我应该知道你在哪里的。一直都知道。

    “温凉……”

    ……

    …………

    ………………

    光线好亮……

    咦?我不是应该……

    夏音吃力的睁开眼睛,眼睛还不能适应外界明亮的光线,一切都好像是笼罩在朦胧的白光之中一样。

    “欢迎回来,夏音。”

    有谁贴着自己的额前,温柔的对自己说着。

    “温、温凉……”长时间不说话的嗓子非常的干涩。

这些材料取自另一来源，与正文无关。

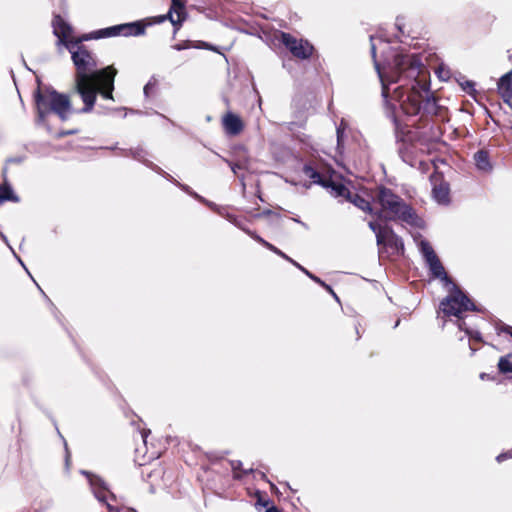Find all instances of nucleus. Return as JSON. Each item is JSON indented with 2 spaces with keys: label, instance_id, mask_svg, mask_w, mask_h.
Masks as SVG:
<instances>
[{
  "label": "nucleus",
  "instance_id": "nucleus-35",
  "mask_svg": "<svg viewBox=\"0 0 512 512\" xmlns=\"http://www.w3.org/2000/svg\"><path fill=\"white\" fill-rule=\"evenodd\" d=\"M116 512H137L136 510L134 509H117Z\"/></svg>",
  "mask_w": 512,
  "mask_h": 512
},
{
  "label": "nucleus",
  "instance_id": "nucleus-21",
  "mask_svg": "<svg viewBox=\"0 0 512 512\" xmlns=\"http://www.w3.org/2000/svg\"><path fill=\"white\" fill-rule=\"evenodd\" d=\"M247 234L253 238L255 241H257L259 244L267 248L268 250L272 251L273 253L281 256L282 258H285L287 260H291L285 253H283L280 249H278L273 244L269 243L265 239H263L261 236H259L255 231H247Z\"/></svg>",
  "mask_w": 512,
  "mask_h": 512
},
{
  "label": "nucleus",
  "instance_id": "nucleus-33",
  "mask_svg": "<svg viewBox=\"0 0 512 512\" xmlns=\"http://www.w3.org/2000/svg\"><path fill=\"white\" fill-rule=\"evenodd\" d=\"M272 213L273 212L271 210L267 209V210H264L261 214H258L257 217H259V216H269Z\"/></svg>",
  "mask_w": 512,
  "mask_h": 512
},
{
  "label": "nucleus",
  "instance_id": "nucleus-18",
  "mask_svg": "<svg viewBox=\"0 0 512 512\" xmlns=\"http://www.w3.org/2000/svg\"><path fill=\"white\" fill-rule=\"evenodd\" d=\"M474 161L478 169L482 171H490L492 165L490 162V155L487 150L481 149L474 154Z\"/></svg>",
  "mask_w": 512,
  "mask_h": 512
},
{
  "label": "nucleus",
  "instance_id": "nucleus-13",
  "mask_svg": "<svg viewBox=\"0 0 512 512\" xmlns=\"http://www.w3.org/2000/svg\"><path fill=\"white\" fill-rule=\"evenodd\" d=\"M304 175L309 178L312 183L323 186L330 185L331 183L328 181V174H325L319 170L318 164L316 162L310 161L303 166L302 169Z\"/></svg>",
  "mask_w": 512,
  "mask_h": 512
},
{
  "label": "nucleus",
  "instance_id": "nucleus-26",
  "mask_svg": "<svg viewBox=\"0 0 512 512\" xmlns=\"http://www.w3.org/2000/svg\"><path fill=\"white\" fill-rule=\"evenodd\" d=\"M512 458V449L509 450V451H506V452H503L501 454H499L497 457H496V460L500 463V462H503L507 459H511Z\"/></svg>",
  "mask_w": 512,
  "mask_h": 512
},
{
  "label": "nucleus",
  "instance_id": "nucleus-1",
  "mask_svg": "<svg viewBox=\"0 0 512 512\" xmlns=\"http://www.w3.org/2000/svg\"><path fill=\"white\" fill-rule=\"evenodd\" d=\"M391 82L401 83L394 93L405 115H419L421 122L434 117L445 119L446 108L439 105L430 90V73L415 55L395 56Z\"/></svg>",
  "mask_w": 512,
  "mask_h": 512
},
{
  "label": "nucleus",
  "instance_id": "nucleus-38",
  "mask_svg": "<svg viewBox=\"0 0 512 512\" xmlns=\"http://www.w3.org/2000/svg\"><path fill=\"white\" fill-rule=\"evenodd\" d=\"M376 69H377V71L379 73V76H380L381 80L383 81V76H382V74L380 72V68H379V64L378 63H376Z\"/></svg>",
  "mask_w": 512,
  "mask_h": 512
},
{
  "label": "nucleus",
  "instance_id": "nucleus-40",
  "mask_svg": "<svg viewBox=\"0 0 512 512\" xmlns=\"http://www.w3.org/2000/svg\"><path fill=\"white\" fill-rule=\"evenodd\" d=\"M271 489L272 490H277V487L274 484H271Z\"/></svg>",
  "mask_w": 512,
  "mask_h": 512
},
{
  "label": "nucleus",
  "instance_id": "nucleus-15",
  "mask_svg": "<svg viewBox=\"0 0 512 512\" xmlns=\"http://www.w3.org/2000/svg\"><path fill=\"white\" fill-rule=\"evenodd\" d=\"M3 183L0 184V205L5 201L19 202V197L13 192L7 178V167L2 170Z\"/></svg>",
  "mask_w": 512,
  "mask_h": 512
},
{
  "label": "nucleus",
  "instance_id": "nucleus-3",
  "mask_svg": "<svg viewBox=\"0 0 512 512\" xmlns=\"http://www.w3.org/2000/svg\"><path fill=\"white\" fill-rule=\"evenodd\" d=\"M373 202L379 205L374 214L386 221H401L413 227H420L422 219L415 209L392 189L379 185L372 190Z\"/></svg>",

声音沙哑的连她自己都被吓了一跳。

    “她在giotto那里。”青年轻柔的说着,“他们……终于可以在一起了。”

    跨越了百年的时光,这两个人终于可以好好的在一起了。

    96、百年之后,再相逢

    ……好暖。

    似乎还能闻到那个熟悉的味道。温暖的,好像秋季午后,和煦的阳光一样的味道。

    真好,在消失之前还能感到那份让她怀念的温暖。

    自己这个早该在百年前就死掉的人,总算是可以去那边了——giotto和莉丝,大概都已经等的不耐烦了吧?

    容貌秀美的少女平静的躺在温和的白光之中,神色平静而安详。一点没有面临死亡的恐惧。

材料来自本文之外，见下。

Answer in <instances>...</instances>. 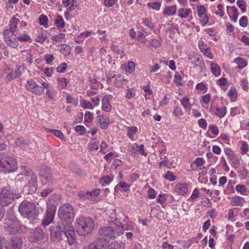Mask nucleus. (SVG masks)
<instances>
[{
	"label": "nucleus",
	"instance_id": "nucleus-46",
	"mask_svg": "<svg viewBox=\"0 0 249 249\" xmlns=\"http://www.w3.org/2000/svg\"><path fill=\"white\" fill-rule=\"evenodd\" d=\"M121 226L122 227L123 229V233L124 232V231H134V225L132 222H128L126 224H124V225L121 223Z\"/></svg>",
	"mask_w": 249,
	"mask_h": 249
},
{
	"label": "nucleus",
	"instance_id": "nucleus-13",
	"mask_svg": "<svg viewBox=\"0 0 249 249\" xmlns=\"http://www.w3.org/2000/svg\"><path fill=\"white\" fill-rule=\"evenodd\" d=\"M109 243L103 238H99L93 243L90 244L88 247L89 249H108Z\"/></svg>",
	"mask_w": 249,
	"mask_h": 249
},
{
	"label": "nucleus",
	"instance_id": "nucleus-3",
	"mask_svg": "<svg viewBox=\"0 0 249 249\" xmlns=\"http://www.w3.org/2000/svg\"><path fill=\"white\" fill-rule=\"evenodd\" d=\"M58 215L63 222L65 224L66 228L71 229L70 232L73 233V228L71 222L73 220L74 215L72 207L69 204L62 206L58 212Z\"/></svg>",
	"mask_w": 249,
	"mask_h": 249
},
{
	"label": "nucleus",
	"instance_id": "nucleus-6",
	"mask_svg": "<svg viewBox=\"0 0 249 249\" xmlns=\"http://www.w3.org/2000/svg\"><path fill=\"white\" fill-rule=\"evenodd\" d=\"M18 211L22 216L29 219H35L38 215L35 204L26 200L21 202L18 207Z\"/></svg>",
	"mask_w": 249,
	"mask_h": 249
},
{
	"label": "nucleus",
	"instance_id": "nucleus-59",
	"mask_svg": "<svg viewBox=\"0 0 249 249\" xmlns=\"http://www.w3.org/2000/svg\"><path fill=\"white\" fill-rule=\"evenodd\" d=\"M223 6L221 4H218L217 5V11H215V14L217 15H219L220 17H223L224 16L225 13L222 10Z\"/></svg>",
	"mask_w": 249,
	"mask_h": 249
},
{
	"label": "nucleus",
	"instance_id": "nucleus-60",
	"mask_svg": "<svg viewBox=\"0 0 249 249\" xmlns=\"http://www.w3.org/2000/svg\"><path fill=\"white\" fill-rule=\"evenodd\" d=\"M173 113L176 117L181 116L183 114L181 108L178 106L174 107Z\"/></svg>",
	"mask_w": 249,
	"mask_h": 249
},
{
	"label": "nucleus",
	"instance_id": "nucleus-56",
	"mask_svg": "<svg viewBox=\"0 0 249 249\" xmlns=\"http://www.w3.org/2000/svg\"><path fill=\"white\" fill-rule=\"evenodd\" d=\"M174 81L178 85L182 86L183 85L181 76L178 72H176L174 76Z\"/></svg>",
	"mask_w": 249,
	"mask_h": 249
},
{
	"label": "nucleus",
	"instance_id": "nucleus-16",
	"mask_svg": "<svg viewBox=\"0 0 249 249\" xmlns=\"http://www.w3.org/2000/svg\"><path fill=\"white\" fill-rule=\"evenodd\" d=\"M5 225L4 227L6 231L10 234H15L18 231L17 224L10 219L5 220Z\"/></svg>",
	"mask_w": 249,
	"mask_h": 249
},
{
	"label": "nucleus",
	"instance_id": "nucleus-50",
	"mask_svg": "<svg viewBox=\"0 0 249 249\" xmlns=\"http://www.w3.org/2000/svg\"><path fill=\"white\" fill-rule=\"evenodd\" d=\"M164 178L170 181H174L176 179V177L174 175V174L170 171H168L166 174H165Z\"/></svg>",
	"mask_w": 249,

    碎金色短发青年就伴在她的身旁,骨节分明的大手轻轻的抚上她弧度柔和的脸颊,一下又一下。

    温凉被脸上传来的触感惊的睁开了双眼,却在看到对方时再也说不出一句话来,柔软的嘴唇张张合合半天,最后被青年轻轻的含住,细细的舔舐吮吸。

    “欢迎回来,温凉。”

    终于放开女子的双唇,giotto的额头抵在她的额头上,低声的说着。

    “这次,谁也不能再分开我们了。”

    透明的液体突兀的涌出温凉的眼眶,顺着脸颊滑落。

    那个人就在眼前,如此真实。

    “……我回来了。giotto,我回来了……”

    颤抖着说完,温凉猛的扑到男子怀里,死死的抓住他的衣领。眼泪一滴又一滴的滚落,消失在他深色的西装上。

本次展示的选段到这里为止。